## SOURCE EXTRACT
=======
Ok I might be a bit optimistic, but not that optimistic. Most of it seems very reasonable. I think Austin and Berlin might make more than what Shanghai did the first year, given that Berlin has a 6month headstart, are building a larger factory and mostly copypasting Shanghai. Gigapress underbody is new, but 6 months trial should sort out most problems. Austin is building both Y and Cybertruck. Y should ramp very fast given Berlin experience and Cybertruck is easier to make. So in all, 1M this year might be a bit optimistic, but 2M next year is not totally unreasonble.
And in 2022 they will start building a second factory building in both Austin and Berlin (everyone seems to forget that not only Austin but also Berlin has lots of land to continuing building). Plus possibly another Asian location. These will likely come online in 2023.
 
$100K is not Warren's price target, it's his "pie in the sky" scenario. He doesn't say he expects it will hit $100K, he admits there is a huge range of uncertainty and the most likely scenarios are much lower. He doesn't do "price targets".
Warren is a super Tesla bull, but honestly his "pessimistic model" is almost step for step with what my own modeling predicts for future valuations. I get a bit lower SP in 2030 than he does but not by much, and all the way up to 2027 his SP predictions are within 10% of what my own modeling is forecasting.
=======
## DATA SHOWN
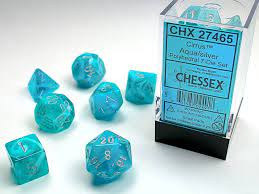 Chessex 7-Die set Aqua/ Silver | Rock City Comics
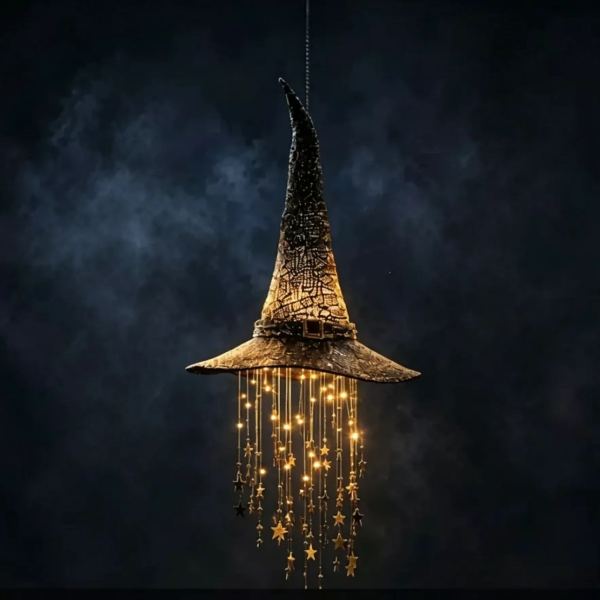 LED Light-Up Witch Hat Hanging Ornament - Glowing Halloween Party Decor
=======
In the text about Tesla's factories, which two vehicles is Austin said to be building?

The Y and the Cybertruck.